- Travail à faire:
A – D'après l'extrait sur la droite française, en quelles années la droite a-t-elle perdu ?
B – Transcrivez fidèlement le passage de l'extrait sur la droite française qui commence par « C'est compliqué, en » et se poursuit jusqu'à « de se rassembler. ».

- Extrait à lire:
----
Jérôme Fourquet : Ce n'est pas évident car le vote Wauquiez ne s'est jamais matérialisé pour le moment. Il n'a pas encore été mis en scène. On peut s'appuyer en partie sur le vote Sarkozy et Fillon. 

La carte du vote Juppé est géographiquement assez porche de celle du vote Macron. C’est-à-dire que ce sont les les territoires les moins fragilisés et qui s'en sortent le mieux. Les grandes métropoles et les départements ou régions plutôt situées sur la façade atlantique du pays. On est sur un courant qui se structure pour ses considérations économiques et aussi sur les racines plus anciennes du courant de la droite modérée, centriste, (ouest de la France alsace, grande métropole). Tout cela convergeant sur ce que l'on pourrait appeler la France du oui (cf 1992 et 2005). C'est plutôt cette droite qui est aujourd'hui la droite Juppé. Donc une partie a voulu tenter l'aventure derrière Emmanuel Macron et une autre composante a décidé de rester dans la maison de Républicains. Pour combien de temps, on ne le sait pas. 

En face on a une droite plus conservatrice, plus sensible aux aspects identitaires, qui va se recruter d'une manière un peu plus importante car on en retrouve un peu partout sur le territoire, dans ce que l'on va appeler la France du non, plutôt les petites villes et les villes moyennes et plutôt la France du sud-est et du nord est. 

Sociologiquement, ni la droite centriste pro européenne et libérale, ni la droite majoritaire et conservatrice n’ont vraiment les moyens d’espérer se faire élire seules au niveau national. Est-il juste d'affirmer que ces deux droites sont minoritaires si elles ne parviennent pas à s’unir, et peuvent former un bloc majoritaire si elles y parviennent ?

C'est compliqué, en tout cas la première affirmation est sans ambigüité. On a vu qu'en 2012 la droite avait perdu et qu'en 2017 également alors qu'elle partait plutôt rassemblée et unie à la bataille. 

C'est toute la manœuvre habile de l'équipe Macron. Essayer de fracturer cette droite en en captant une partie et en plaçant ceux qui sont restés fidèles dans un choix cornélien. Finalement, soit on est dans l'opposition sans concessions, soit on fait preuve de pragmatisme et on soutient certaines des réforme que le gouvernement va porter (pour certaines nos électeurs els attendent). Cette réactivation du clivage interne à la droite engendré par le paysage politique totalement recomposé qui est en train de se dessiner, est quelque chose qui est de nature à interdire à la droite l'accès au pouvoir pendant une longue période. Du moins si la droite ne trouve pas les moyens de se rassembler. 

La solution pourrait être de divorcer et de se remarier. Mais alors qui prendrait la main ? Des juppéistes fondus chez les macroniens ou un Laurent Wauquiez "remarié" avec une droite hors les murs ou avec Nicolas Dupont AIGNANT et une partie du FN serait-il envisageable ?
----
- Données fournies:
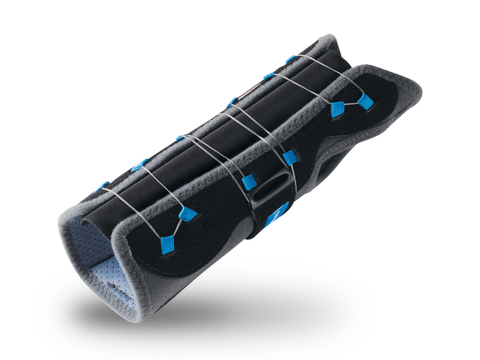 Thuasne Ligaflex® Pro - Håndledsskinne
----
- Liste des réponses:
A – La droite a perdu en 2012 et en 2017.

B –
C'est compliqué, en tout cas la première affirmation est sans ambigüité. On a vu qu'en 2012 la droite avait perdu et qu'en 2017 également alors qu'elle partait plutôt rassemblée et unie à la bataille. 

C'est toute la manœuvre habile de l'équipe Macron. Essayer de fracturer cette droite en en captant une partie et en plaçant ceux qui sont restés fidèles dans un choix cornélien. Finalement, soit on est dans l'opposition sans concessions, soit on fait preuve de pragmatisme et on soutient certaines des réforme que le gouvernement va porter (pour certaines nos électeurs els attendent). Cette réactivation du clivage interne à la droite engendré par le paysage politique totalement recomposé qui est en train de se dessiner, est quelque chose qui est de nature à interdire à la droite l'accès au pouvoir pendant une longue période. Du moins si la droite ne trouve pas les moyens de se rassembler.